• Rows of spatial question data:
# # # #

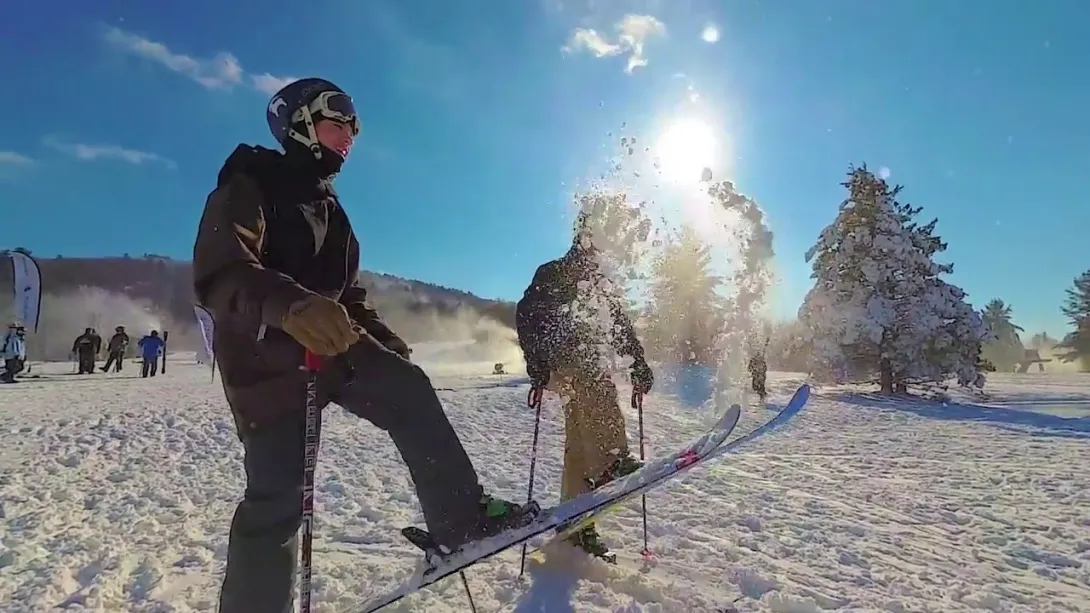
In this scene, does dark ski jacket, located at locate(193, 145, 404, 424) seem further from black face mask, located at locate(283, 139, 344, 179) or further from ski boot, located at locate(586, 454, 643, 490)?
ski boot, located at locate(586, 454, 643, 490)

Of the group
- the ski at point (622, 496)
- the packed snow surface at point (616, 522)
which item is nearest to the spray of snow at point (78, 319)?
the packed snow surface at point (616, 522)

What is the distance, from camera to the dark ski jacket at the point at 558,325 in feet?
13.4

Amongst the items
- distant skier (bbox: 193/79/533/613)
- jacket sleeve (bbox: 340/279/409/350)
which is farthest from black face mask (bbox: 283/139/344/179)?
jacket sleeve (bbox: 340/279/409/350)

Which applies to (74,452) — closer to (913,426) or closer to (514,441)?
(514,441)

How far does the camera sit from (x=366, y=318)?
2771mm

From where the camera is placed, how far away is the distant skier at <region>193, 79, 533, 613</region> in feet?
6.54

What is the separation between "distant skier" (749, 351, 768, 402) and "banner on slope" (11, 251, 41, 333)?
21.5 metres

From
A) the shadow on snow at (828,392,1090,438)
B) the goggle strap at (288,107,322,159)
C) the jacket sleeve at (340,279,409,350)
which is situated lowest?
the shadow on snow at (828,392,1090,438)

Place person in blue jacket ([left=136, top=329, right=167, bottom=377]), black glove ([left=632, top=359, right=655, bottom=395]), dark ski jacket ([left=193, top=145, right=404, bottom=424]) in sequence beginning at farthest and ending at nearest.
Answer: person in blue jacket ([left=136, top=329, right=167, bottom=377]), black glove ([left=632, top=359, right=655, bottom=395]), dark ski jacket ([left=193, top=145, right=404, bottom=424])

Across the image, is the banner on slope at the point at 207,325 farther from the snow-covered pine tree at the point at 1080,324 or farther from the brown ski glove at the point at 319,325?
the snow-covered pine tree at the point at 1080,324

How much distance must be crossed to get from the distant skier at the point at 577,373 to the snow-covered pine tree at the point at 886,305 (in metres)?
17.8

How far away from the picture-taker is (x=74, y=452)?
7.62m

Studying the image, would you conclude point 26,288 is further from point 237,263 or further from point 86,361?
point 237,263

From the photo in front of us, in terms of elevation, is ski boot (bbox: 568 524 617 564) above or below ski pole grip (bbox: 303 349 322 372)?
below
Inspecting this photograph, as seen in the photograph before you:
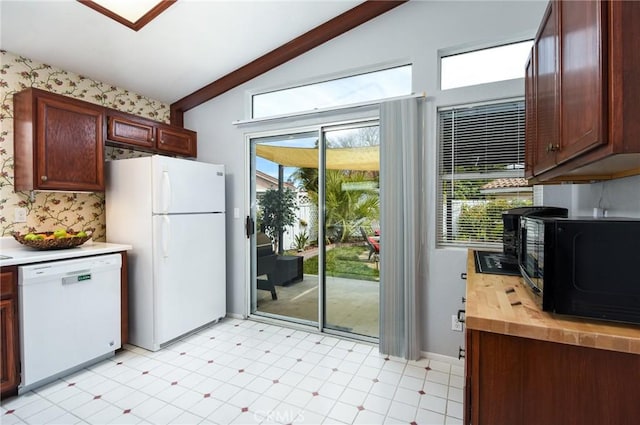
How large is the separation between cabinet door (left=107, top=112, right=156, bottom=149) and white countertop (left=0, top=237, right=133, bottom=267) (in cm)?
100

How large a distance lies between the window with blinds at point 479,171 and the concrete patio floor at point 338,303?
0.88 m

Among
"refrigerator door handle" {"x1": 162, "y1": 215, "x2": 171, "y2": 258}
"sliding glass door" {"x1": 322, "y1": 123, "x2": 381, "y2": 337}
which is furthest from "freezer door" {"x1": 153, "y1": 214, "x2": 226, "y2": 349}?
→ "sliding glass door" {"x1": 322, "y1": 123, "x2": 381, "y2": 337}

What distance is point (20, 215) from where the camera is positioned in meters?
2.46

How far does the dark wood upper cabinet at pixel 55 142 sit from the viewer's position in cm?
231

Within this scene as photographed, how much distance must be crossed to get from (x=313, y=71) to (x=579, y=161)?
2496mm

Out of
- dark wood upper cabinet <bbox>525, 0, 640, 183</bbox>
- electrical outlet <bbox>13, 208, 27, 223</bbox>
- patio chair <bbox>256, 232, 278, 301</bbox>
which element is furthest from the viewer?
patio chair <bbox>256, 232, 278, 301</bbox>

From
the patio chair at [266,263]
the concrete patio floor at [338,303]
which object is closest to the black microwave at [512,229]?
the concrete patio floor at [338,303]

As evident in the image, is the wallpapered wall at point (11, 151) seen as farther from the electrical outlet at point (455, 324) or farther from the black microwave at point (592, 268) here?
the black microwave at point (592, 268)

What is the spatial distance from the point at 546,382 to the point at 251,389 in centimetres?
184

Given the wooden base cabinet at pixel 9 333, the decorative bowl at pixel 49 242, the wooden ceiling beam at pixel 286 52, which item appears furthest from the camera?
the wooden ceiling beam at pixel 286 52

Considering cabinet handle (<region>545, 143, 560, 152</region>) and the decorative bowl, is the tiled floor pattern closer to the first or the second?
the decorative bowl

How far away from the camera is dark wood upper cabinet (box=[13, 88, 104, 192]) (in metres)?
2.31

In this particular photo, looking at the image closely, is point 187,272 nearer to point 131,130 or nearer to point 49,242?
point 49,242

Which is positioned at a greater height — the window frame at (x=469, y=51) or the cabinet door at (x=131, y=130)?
the window frame at (x=469, y=51)
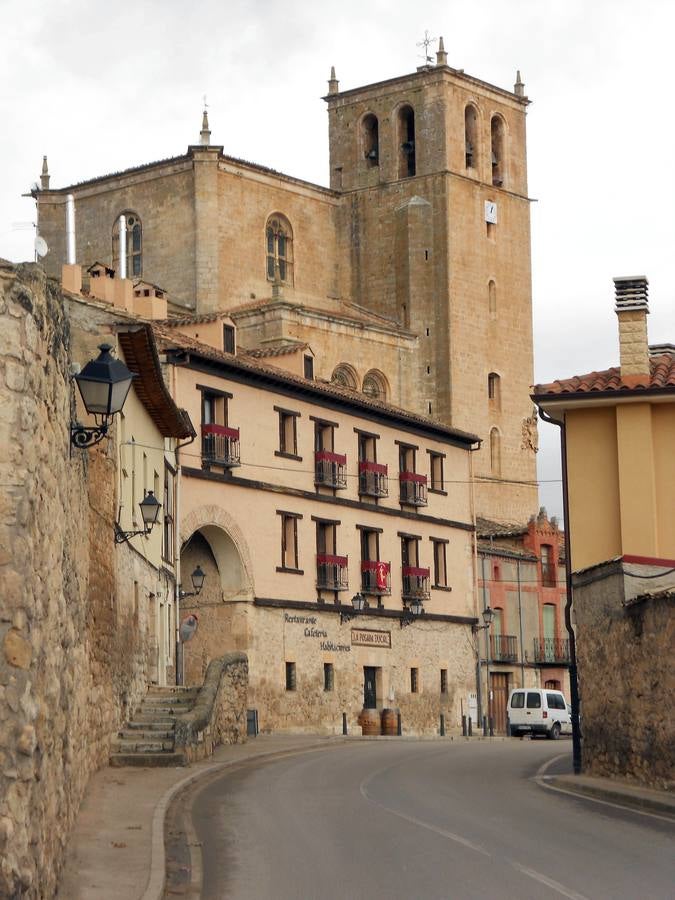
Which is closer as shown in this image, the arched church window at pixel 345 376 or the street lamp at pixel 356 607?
the street lamp at pixel 356 607

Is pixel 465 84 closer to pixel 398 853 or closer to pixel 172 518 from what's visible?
pixel 172 518

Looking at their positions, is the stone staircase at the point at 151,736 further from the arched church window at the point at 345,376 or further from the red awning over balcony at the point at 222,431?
the arched church window at the point at 345,376

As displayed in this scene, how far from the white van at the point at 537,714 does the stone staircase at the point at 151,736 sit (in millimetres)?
Result: 23453

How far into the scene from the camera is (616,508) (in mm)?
27594

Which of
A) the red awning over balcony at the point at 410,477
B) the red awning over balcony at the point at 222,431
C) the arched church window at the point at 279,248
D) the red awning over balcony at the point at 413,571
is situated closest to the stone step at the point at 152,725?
the red awning over balcony at the point at 222,431

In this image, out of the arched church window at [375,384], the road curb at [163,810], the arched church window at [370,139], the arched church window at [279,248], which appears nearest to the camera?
the road curb at [163,810]

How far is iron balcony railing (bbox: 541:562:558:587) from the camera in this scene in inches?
2566

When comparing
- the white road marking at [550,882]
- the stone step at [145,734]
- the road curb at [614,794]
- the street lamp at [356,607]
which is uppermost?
the street lamp at [356,607]

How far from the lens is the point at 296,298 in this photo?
79438 millimetres

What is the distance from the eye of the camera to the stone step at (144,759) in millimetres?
23703

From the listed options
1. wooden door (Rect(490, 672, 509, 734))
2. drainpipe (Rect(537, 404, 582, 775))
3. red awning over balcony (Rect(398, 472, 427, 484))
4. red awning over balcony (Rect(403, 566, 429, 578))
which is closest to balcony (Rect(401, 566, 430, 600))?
red awning over balcony (Rect(403, 566, 429, 578))

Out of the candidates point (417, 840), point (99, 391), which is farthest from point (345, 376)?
point (99, 391)

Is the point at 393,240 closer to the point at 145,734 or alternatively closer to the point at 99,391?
the point at 145,734

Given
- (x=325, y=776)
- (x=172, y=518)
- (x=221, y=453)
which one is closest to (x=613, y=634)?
(x=325, y=776)
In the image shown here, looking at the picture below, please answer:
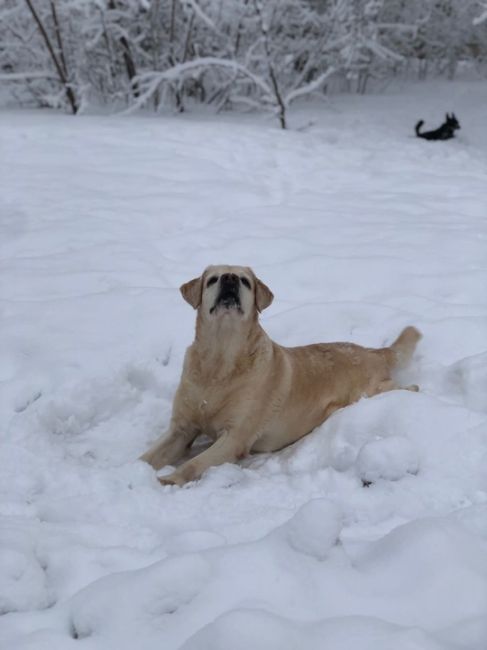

# # # #

• Task objective:
Swap "From the listed options" for "From the options listed" throughout the material above and write it all out again with no other changes, leaving out the pictures.

• Result of this exercise:
In this scene, does dark ski jacket, located at locate(193, 145, 404, 424) seem further from black face mask, located at locate(283, 139, 344, 179) or further from ski boot, located at locate(586, 454, 643, 490)?
ski boot, located at locate(586, 454, 643, 490)

Of the group
- the ski at point (622, 496)
- the packed snow surface at point (616, 522)
which item is nearest to the spray of snow at point (78, 319)?
the packed snow surface at point (616, 522)

What is the distance, from camera to the dark ski jacket at the point at 558,325 in feet?
13.4

Amongst the items
- distant skier (bbox: 193/79/533/613)
- jacket sleeve (bbox: 340/279/409/350)
which is farthest from black face mask (bbox: 283/139/344/179)?
jacket sleeve (bbox: 340/279/409/350)

Which applies to (74,452) — closer to (913,426) or closer to (514,441)?
(514,441)

How far does the camera sit from (x=366, y=318)?
2771mm

From where the camera is placed, how far away is the distant skier at <region>193, 79, 533, 613</region> in feet?
6.54

What is the separation between "distant skier" (749, 351, 768, 402) and "banner on slope" (11, 251, 41, 333)?
21.5 metres

From
A) the shadow on snow at (828,392,1090,438)
B) the goggle strap at (288,107,322,159)
C) the jacket sleeve at (340,279,409,350)
which is situated lowest?
the shadow on snow at (828,392,1090,438)

Place person in blue jacket ([left=136, top=329, right=167, bottom=377]), black glove ([left=632, top=359, right=655, bottom=395]), dark ski jacket ([left=193, top=145, right=404, bottom=424]) in sequence beginning at farthest and ending at nearest.
Answer: person in blue jacket ([left=136, top=329, right=167, bottom=377]), black glove ([left=632, top=359, right=655, bottom=395]), dark ski jacket ([left=193, top=145, right=404, bottom=424])

Across the image, is the banner on slope at the point at 207,325 farther from the snow-covered pine tree at the point at 1080,324 or farther from the brown ski glove at the point at 319,325?
the snow-covered pine tree at the point at 1080,324

How much distance must be crossed to get from the distant skier at the point at 577,373 to the snow-covered pine tree at the point at 886,305 (in metres)?
17.8

How far away from the picture-taker is (x=74, y=452)?
7.62m

Studying the image, would you conclude point 26,288 is further from point 237,263 or further from point 86,361?
point 237,263

From the photo in front of us, in terms of elevation, is ski boot (bbox: 568 524 617 564) above or below ski pole grip (bbox: 303 349 322 372)?
below
Inspecting this photograph, as seen in the photograph before you:
How large is the separation between cabinet door (left=107, top=112, right=156, bottom=149) and white countertop (left=0, top=237, right=133, bottom=267) (in cm)?
100

How large a distance lies between the window with blinds at point 479,171 and the concrete patio floor at point 338,303?
0.88 m

Among
"refrigerator door handle" {"x1": 162, "y1": 215, "x2": 171, "y2": 258}
"sliding glass door" {"x1": 322, "y1": 123, "x2": 381, "y2": 337}
which is furthest from "freezer door" {"x1": 153, "y1": 214, "x2": 226, "y2": 349}?
→ "sliding glass door" {"x1": 322, "y1": 123, "x2": 381, "y2": 337}

What distance is point (20, 215) from where the camera is positioned in meters?
2.46

How far does the dark wood upper cabinet at pixel 55 142 sit from the viewer's position in cm?
231

Within this scene as photographed, how much distance must be crossed to get from (x=313, y=71) to (x=579, y=161)?
2496mm

Out of
- dark wood upper cabinet <bbox>525, 0, 640, 183</bbox>
- electrical outlet <bbox>13, 208, 27, 223</bbox>
- patio chair <bbox>256, 232, 278, 301</bbox>
which element is furthest from the viewer?
patio chair <bbox>256, 232, 278, 301</bbox>

From
the patio chair at [266,263]
the concrete patio floor at [338,303]
which object is closest to the black microwave at [512,229]?
the concrete patio floor at [338,303]

As evident in the image, is the wallpapered wall at point (11, 151) seen as farther from the electrical outlet at point (455, 324) or farther from the black microwave at point (592, 268) here?
the black microwave at point (592, 268)

What is the spatial distance from the point at 546,382 to the point at 251,389 in centimetres?
184

Given the wooden base cabinet at pixel 9 333, the decorative bowl at pixel 49 242, the wooden ceiling beam at pixel 286 52, which item appears furthest from the camera?
the wooden ceiling beam at pixel 286 52

Considering cabinet handle (<region>545, 143, 560, 152</region>) and the decorative bowl, is the tiled floor pattern closer to the first or the second?
the decorative bowl

How far away from the camera is dark wood upper cabinet (box=[13, 88, 104, 192]) (in metres)?
2.31

In this particular photo, looking at the image closely, is point 187,272 nearer to point 131,130 or nearer to point 49,242?
point 49,242

Which is positioned at a greater height — the window frame at (x=469, y=51) or the cabinet door at (x=131, y=130)?
the window frame at (x=469, y=51)
Which is closer as shown in this image, the arched church window at pixel 345 376 or the street lamp at pixel 356 607?
the street lamp at pixel 356 607

Is pixel 465 84 closer to pixel 398 853 or closer to pixel 172 518 from what's visible?
pixel 172 518

Looking at their positions, is the stone staircase at the point at 151,736 further from the arched church window at the point at 345,376 or further from the red awning over balcony at the point at 222,431?
the arched church window at the point at 345,376

As displayed in this scene, how far from the white van at the point at 537,714 does the stone staircase at the point at 151,736 sit (in millimetres)?
Result: 23453

How far into the scene from the camera is (616,508) (in mm)?
27594

Which of
A) the red awning over balcony at the point at 410,477
B) the red awning over balcony at the point at 222,431
C) the arched church window at the point at 279,248
D) the red awning over balcony at the point at 413,571
is situated closest to the stone step at the point at 152,725?
the red awning over balcony at the point at 222,431

In this image, out of the arched church window at [375,384], the road curb at [163,810], the arched church window at [370,139], the arched church window at [279,248], which appears nearest to the camera?
the road curb at [163,810]

How far is iron balcony railing (bbox: 541:562:558:587) from the camera in this scene in inches?
2566

When comparing
- the white road marking at [550,882]
- the stone step at [145,734]
- the road curb at [614,794]
- the street lamp at [356,607]
which is uppermost?
the street lamp at [356,607]

How far from the lens is the point at 296,298 in this photo?
79438 millimetres

What is the distance from the eye of the camera to the stone step at (144,759) in millimetres?
23703

From the options listed
1. wooden door (Rect(490, 672, 509, 734))
2. drainpipe (Rect(537, 404, 582, 775))
3. red awning over balcony (Rect(398, 472, 427, 484))
4. red awning over balcony (Rect(403, 566, 429, 578))
which is closest to balcony (Rect(401, 566, 430, 600))?
red awning over balcony (Rect(403, 566, 429, 578))

Out of the candidates point (417, 840), point (99, 391), which is farthest from point (345, 376)?
point (99, 391)

Is the point at 393,240 closer to the point at 145,734 or alternatively closer to the point at 99,391?
the point at 145,734

Given
- (x=325, y=776)
- (x=172, y=518)
- (x=221, y=453)
which one is closest to (x=613, y=634)?
(x=325, y=776)
In the image shown here, looking at the picture below, please answer:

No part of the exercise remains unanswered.